The respondent has failed to prove that at the time Satya narayan took the lease of the demised land, there were pucca structures and, accordingly, the contention in that regard must be rejected. Before we part with this case, we may record that we are not impressed with the contention made on behalf of the appellant that the lease, ext. 1/a is a fresh lease and not a lease executed by virtue of the option clause in Ext. 1; nor are we impressed with the contention that the appellant purshottam Das Murarka is a stranger and not the successor-in-interest or the assignee of Satya Narayan Murarka. On his own case, the appellant is either the assignee or the successor-in-interest of the lessee Satya Narayan Murarka, and by the lease, Ext. 1/a, the original lease, Ext. 1 was renewed. Further, we are of the view that there is no substance in the contention of the appellant that as certain new terms have been incorporated in Ext. 1a, which are absent in Ext. 1, Ext. 1/a is a new lease and not executed by virtue of the renewal clause.
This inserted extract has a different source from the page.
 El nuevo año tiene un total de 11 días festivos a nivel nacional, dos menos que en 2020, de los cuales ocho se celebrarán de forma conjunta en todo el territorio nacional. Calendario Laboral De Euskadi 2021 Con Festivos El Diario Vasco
No other point has been urged on behalf of either party to the appeal. 13. FOR the reasons aforesaid, we are unable to agree with the findings of the learned Subordinate Judge that the appellant was not a thika tenant and that the Civil Court has jurisdiction to try and pass a decree for ejectment. In the result, the judgment and decree of the learned Subordinate judge are hereby set aside and the suit is dismissed. The appeal is allowed but in view of the facts and circumstances of the case, we direct each party to bear his own costs both in this court and in the Court below.